VOTRE OBJECTIF ▸
Réécrivez plus brièvement le paragraphe du texte à lire qui commence par « Chacun ses raisons d'immigrer », en gardant ses faits principaux.

Monday, January 7, 2013

Nagrom au pays des sandwichs (final part)

Chacun ses raisons d'immigrer, mais le jus de migrants dans lequel j'ai baigne tendrait a prouver que les raisons économiques restent  le principal moteur. Vu par mes camarades de travail je suis l’incompréhension incarnée. Je viens du pays de la "Eiffel Tower", de celui du luxe, du bon, du beau et du romantisme. Étant français je suis forcement riche, je n'ai donc aucune raison d'immigrer. Pour mes compatriotes je suis souvent vu comme celui qui a osé, qui a bien eu raison de quitter son "pays de merde rempli de con", de fuir le facho Sarko (ah non c'est l'autre...) et qui réussira parce qu’il a choisi le rêve américain (ah non c'est l'autre...). Mais moi tout ce que je voulais c’était vivre au pays des castors...
Boss : Tu n'oublieras pas de marquer ton nom sur la feuille pour la soirée.
Moi : Ok boss, et pour la case "wife" ?
Boss : Oh bin tu te rappelles la cliente hier qui m'a dit "Rohhh il a l'accent français ! C'est trop craquant !" Il te suffit de parler pour en trouver une... (rires)

MATÉRIEL FOURNI ▸
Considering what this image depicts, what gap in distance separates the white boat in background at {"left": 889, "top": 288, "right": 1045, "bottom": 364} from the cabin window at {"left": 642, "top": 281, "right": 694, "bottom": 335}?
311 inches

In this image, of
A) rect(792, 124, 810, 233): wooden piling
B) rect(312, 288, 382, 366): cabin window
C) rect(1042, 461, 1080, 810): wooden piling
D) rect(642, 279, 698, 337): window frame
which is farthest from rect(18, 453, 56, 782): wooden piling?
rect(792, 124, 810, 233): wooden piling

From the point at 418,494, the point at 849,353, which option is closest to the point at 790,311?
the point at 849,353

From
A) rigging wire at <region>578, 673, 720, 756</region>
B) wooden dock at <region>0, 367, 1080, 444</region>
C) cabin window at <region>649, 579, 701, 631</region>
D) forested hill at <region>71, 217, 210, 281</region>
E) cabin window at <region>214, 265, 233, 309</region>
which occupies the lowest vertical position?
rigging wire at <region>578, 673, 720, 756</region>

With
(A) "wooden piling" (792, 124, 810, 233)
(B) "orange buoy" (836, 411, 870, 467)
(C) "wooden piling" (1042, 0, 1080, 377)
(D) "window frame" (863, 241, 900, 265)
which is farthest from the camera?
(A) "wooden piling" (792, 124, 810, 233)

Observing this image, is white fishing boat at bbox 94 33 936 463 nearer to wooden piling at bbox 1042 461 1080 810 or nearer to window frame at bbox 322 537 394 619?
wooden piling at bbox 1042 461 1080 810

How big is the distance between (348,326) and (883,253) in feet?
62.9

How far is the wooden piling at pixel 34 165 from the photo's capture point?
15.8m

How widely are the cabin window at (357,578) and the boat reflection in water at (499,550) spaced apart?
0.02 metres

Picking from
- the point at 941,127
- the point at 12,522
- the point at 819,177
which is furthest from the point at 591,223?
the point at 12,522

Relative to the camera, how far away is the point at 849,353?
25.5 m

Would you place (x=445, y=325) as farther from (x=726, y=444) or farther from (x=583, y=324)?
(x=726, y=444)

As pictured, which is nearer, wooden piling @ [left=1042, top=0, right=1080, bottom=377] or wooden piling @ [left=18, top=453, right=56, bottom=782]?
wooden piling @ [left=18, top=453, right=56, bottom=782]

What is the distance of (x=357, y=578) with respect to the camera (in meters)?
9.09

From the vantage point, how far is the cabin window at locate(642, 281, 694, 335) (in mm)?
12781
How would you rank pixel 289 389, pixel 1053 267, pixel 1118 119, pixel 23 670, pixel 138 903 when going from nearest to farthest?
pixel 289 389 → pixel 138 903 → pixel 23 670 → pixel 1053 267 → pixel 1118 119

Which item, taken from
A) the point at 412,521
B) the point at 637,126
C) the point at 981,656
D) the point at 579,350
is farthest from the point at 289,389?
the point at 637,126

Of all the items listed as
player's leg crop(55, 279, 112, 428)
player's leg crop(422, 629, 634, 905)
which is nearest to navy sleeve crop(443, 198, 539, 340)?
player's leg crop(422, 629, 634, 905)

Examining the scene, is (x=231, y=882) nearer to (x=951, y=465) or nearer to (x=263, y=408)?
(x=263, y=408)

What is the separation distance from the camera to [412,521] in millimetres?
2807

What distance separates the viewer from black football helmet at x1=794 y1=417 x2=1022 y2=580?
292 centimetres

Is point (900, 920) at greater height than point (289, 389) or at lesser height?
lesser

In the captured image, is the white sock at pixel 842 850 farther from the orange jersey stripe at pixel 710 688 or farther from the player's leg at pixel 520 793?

SOLUTION RÉDIGÉE ▸
Chacun a ses raisons d'immigrer, mais les migrants que j'ai côtoyés semblent montrer que les raisons économiques restent les principales. Mes collègues de travail ne me comprennent pas : venant de France, pays du luxe, du beau et du romantisme, je serais forcément riche et n'aurais aucune raison d'immigrer. Mes compatriotes, eux, voient souvent en moi quelqu'un qui a osé quitter son pays et qui réussira grâce au rêve américain. Pourtant, je voulais seulement vivre au pays des castors.